TROISIÈME SECTION
DÉCISION
SUR LA RECEVABILITÉ
de la requête n° 51704/99
présentée par Giacomo et Gianfranco Rota
contre l’Italie
La Cour européenne des Droits de l’Homme (troisième section), siégeant le 13 février 2001 en une chambre composée de
MM.J.-P. Costa, président,
W. Fuhrmann,
P. Kūris,
MmeF. Tulkens,
M.K. Jungwiert,
SirNicolas Bratza,
M.K. Traja, juges,
et deMmeS. Dollé, greffière de section,
Vu le requête susmentionnée introduite le 17 février 1997 et le 30 décembre 1998 par les requérants et enregistrée le 7 octobre 1999 ;
Après avoir délibéré, rend la décision suivante :
EN FAIT
Les requérants sont des ressortissants italiens, nés respectivement en 1954 et 1960 et résidant à Brembate di Sopra (Bergame). Ils sont représentés devant la Cour par Mes Renato Vico et Franco Uggetti, avocats à Bergame.
Le 15 décembre 1987, les requérants furent assignés par M. I. devant le juge d’instance de Bergame. Ce dernier visait à être remis dans la possession de son droit de passage sur un terrain.
La mise en état de l'affaire commença le 27 janvier 1988. Des cinq audiences fixées entre le 9 mars 1988 et le 27 juin 1989, une fut reportée afin de permettre aux parties d’essayer de parvenir à un règlement amiable du différend et quatre concernèrent l’audition de témoins. L’audience prévue au 16 avril 1990 fut renvoyée d’office au 23 avril 1990 ; à cette date, le juge fixa l'audience de présentation des conclusions au 10 octobre 1990. Cette audience fut toutefois reportée d’abord d’office au 31 octobre 1990 et ensuite à la demande de M. I. au 6 février 1991. Le jour venu, l’audience de plaidoiries devant la chambre compétente fut fixée au 30 octobre 1991. Par un jugement du 4 novembre 1991, dont le texte fut déposé au greffe le 11 novembre 1991, le juge fit droit à la demande de M. I.
Le 16 janvier 1992, les requérants interjetèrent appel devant le tribunal de Bergame. La mise en état de l'affaire commença le 23 avril 1992. Le 17 décembre 1992, le juge fixa l'audience de présentation des conclusions au 27 janvier 1994. A cette date, l’audience de plaidoiries devant la chambre compétente fut fixée au 20 avril 1995 ; toutefois, cette dernière audience ne se tint que le 2 mai 1996, en raison de deux renvois d’office. Par une ordonnance hors audience du 12 juillet 1996, dont le texte fut déposé au greffe le même jour, le tribunal rouvrit l’instruction, admit des témoins et fixa l’audience du 14 octobre 1998 pour l’audition de ces derniers.

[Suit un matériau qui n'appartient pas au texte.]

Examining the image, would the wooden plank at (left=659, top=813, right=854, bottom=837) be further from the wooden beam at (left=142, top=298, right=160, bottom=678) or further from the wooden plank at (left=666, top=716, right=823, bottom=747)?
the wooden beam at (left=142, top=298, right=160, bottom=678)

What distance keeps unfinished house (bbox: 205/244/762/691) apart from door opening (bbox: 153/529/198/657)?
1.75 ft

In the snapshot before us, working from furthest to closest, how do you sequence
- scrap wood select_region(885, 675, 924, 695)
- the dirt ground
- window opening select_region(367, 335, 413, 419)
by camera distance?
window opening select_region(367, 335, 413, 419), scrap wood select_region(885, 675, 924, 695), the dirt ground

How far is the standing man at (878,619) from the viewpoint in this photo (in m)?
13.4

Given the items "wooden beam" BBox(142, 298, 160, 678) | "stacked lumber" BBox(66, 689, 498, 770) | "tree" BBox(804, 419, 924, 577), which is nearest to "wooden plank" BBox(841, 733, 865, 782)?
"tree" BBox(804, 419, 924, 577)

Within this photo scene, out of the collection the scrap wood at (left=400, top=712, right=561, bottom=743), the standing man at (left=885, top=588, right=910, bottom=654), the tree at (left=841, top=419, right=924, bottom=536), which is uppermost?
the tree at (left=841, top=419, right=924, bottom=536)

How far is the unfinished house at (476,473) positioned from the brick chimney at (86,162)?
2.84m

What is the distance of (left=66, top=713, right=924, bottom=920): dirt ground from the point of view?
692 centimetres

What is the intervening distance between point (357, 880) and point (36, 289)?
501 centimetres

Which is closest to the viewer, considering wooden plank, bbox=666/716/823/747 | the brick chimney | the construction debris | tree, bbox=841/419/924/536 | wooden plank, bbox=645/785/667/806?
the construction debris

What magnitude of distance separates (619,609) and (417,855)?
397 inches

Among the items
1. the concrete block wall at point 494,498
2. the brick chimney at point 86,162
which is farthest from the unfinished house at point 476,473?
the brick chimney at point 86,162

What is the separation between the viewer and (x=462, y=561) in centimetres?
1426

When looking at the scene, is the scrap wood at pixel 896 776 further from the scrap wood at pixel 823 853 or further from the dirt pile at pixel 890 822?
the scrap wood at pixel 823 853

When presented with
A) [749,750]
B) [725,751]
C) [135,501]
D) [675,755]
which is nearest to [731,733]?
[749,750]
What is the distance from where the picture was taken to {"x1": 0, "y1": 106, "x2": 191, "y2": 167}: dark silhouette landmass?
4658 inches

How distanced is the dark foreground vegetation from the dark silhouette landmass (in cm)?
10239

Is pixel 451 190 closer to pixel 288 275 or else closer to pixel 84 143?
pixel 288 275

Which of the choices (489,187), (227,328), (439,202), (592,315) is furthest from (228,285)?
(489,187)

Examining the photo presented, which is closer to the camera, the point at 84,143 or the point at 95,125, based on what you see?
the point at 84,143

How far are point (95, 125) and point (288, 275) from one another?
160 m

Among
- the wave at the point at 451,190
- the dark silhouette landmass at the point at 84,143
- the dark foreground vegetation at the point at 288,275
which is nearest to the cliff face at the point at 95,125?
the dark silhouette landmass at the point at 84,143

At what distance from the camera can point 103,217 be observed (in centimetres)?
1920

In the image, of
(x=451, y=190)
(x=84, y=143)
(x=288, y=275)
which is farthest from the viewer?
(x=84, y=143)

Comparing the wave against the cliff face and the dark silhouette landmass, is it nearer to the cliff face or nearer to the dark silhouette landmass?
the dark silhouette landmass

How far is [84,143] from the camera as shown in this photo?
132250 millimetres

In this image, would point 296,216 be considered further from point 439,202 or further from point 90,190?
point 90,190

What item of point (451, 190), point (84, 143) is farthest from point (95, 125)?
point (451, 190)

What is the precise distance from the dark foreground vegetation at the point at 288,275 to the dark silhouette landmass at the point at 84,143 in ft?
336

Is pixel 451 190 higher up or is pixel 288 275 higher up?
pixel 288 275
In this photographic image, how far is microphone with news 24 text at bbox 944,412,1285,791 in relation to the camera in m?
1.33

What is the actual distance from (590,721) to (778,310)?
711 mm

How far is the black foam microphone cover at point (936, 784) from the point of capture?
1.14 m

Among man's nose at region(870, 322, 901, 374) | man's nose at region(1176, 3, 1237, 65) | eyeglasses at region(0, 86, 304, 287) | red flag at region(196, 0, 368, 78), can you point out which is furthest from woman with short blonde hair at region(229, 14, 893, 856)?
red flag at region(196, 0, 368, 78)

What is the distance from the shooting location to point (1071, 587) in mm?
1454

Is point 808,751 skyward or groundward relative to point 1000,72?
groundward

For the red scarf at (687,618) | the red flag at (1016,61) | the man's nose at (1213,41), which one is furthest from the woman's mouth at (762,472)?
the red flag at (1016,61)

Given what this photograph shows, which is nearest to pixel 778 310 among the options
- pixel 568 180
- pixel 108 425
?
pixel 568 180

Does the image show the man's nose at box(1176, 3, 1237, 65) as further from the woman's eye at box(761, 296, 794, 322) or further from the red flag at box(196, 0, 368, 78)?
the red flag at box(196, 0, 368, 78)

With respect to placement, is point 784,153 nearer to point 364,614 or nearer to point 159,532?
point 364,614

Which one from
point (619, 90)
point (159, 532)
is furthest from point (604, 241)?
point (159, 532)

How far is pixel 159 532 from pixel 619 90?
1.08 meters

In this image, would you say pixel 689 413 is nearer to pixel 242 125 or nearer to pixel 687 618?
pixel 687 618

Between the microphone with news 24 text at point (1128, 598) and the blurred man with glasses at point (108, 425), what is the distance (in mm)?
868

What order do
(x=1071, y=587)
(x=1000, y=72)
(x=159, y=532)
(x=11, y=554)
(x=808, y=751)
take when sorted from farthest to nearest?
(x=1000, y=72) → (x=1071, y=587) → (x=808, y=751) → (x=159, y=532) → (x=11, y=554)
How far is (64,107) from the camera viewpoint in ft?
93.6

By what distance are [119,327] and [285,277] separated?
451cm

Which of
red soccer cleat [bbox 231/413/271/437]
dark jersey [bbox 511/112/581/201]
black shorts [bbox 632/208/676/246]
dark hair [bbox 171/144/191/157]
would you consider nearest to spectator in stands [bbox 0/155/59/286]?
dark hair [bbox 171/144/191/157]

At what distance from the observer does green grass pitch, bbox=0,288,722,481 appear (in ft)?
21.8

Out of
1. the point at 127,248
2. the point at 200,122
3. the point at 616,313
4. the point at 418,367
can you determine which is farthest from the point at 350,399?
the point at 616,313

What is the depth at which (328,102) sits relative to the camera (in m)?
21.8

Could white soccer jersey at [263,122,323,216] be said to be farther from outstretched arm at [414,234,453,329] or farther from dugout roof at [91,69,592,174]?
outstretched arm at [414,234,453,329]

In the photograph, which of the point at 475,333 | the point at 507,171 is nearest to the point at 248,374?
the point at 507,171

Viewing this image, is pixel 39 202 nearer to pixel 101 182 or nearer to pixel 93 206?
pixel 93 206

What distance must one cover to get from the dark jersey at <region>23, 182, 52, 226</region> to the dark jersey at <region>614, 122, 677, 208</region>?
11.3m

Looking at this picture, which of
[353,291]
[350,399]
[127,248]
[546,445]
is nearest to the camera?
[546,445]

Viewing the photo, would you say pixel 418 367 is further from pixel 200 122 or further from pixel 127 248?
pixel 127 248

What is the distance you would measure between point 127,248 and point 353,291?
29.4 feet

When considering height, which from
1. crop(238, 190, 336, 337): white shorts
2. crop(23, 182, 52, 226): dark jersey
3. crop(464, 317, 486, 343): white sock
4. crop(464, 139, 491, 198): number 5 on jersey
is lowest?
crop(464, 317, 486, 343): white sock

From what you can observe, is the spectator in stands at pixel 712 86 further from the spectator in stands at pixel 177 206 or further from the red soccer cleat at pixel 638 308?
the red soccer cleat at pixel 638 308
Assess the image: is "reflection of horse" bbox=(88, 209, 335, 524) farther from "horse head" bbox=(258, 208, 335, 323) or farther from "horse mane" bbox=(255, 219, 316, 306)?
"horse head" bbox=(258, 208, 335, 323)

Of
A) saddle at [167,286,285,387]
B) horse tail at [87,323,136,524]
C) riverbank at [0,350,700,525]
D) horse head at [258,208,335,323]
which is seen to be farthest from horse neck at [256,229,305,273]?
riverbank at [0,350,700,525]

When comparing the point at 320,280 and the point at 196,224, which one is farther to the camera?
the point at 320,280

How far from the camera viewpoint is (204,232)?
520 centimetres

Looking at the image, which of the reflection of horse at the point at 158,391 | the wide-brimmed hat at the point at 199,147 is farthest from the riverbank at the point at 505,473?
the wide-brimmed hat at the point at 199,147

L'audience de présentation des conclusions eut lieu le 25 novembre 1999, après un renvoi d’office. Après deux renvois d’office, l’audience de plaidoiries eut lieu le 8 juin 2000.
Par un jugement du 6 juillet 2000, dont le texte fut déposé au greffe le 12 octobre 2000, le tribunal accueillit l’appel interjeté par les requérants.
EN DROIT
Le grief des requérants porte sur la durée de la procédure litigieuse. Cette procédure, qui a débuté le 15 décembre 1987 et s’est terminée le 12 octobre 2000, a donc duré presque douze ans et dix mois pour deux instances.
Selon les requérants, la durée de la procédure ne répond pas à l’exigence du « délai raisonnable » (article 6 § 1 de la Convention). Le Gouvernement s’oppose à cette thèse.
La Cour estime qu’à la lumière des critères qui se dégagent de sa jurisprudence en matière de « délai raisonnable » (complexité de l’affaire, comportement du requérant et des autorités compétentes et enjeu du litige pour le requérant), et compte tenu de l’ensemble des éléments en sa possession, ce grief doit faire l’objet d’un examen au fond.
Par ces motifs, la Cour, à l’unanimité,
DÉCLARE LA REQUÊTE RECEVABLE, tous moyens de fond réservés.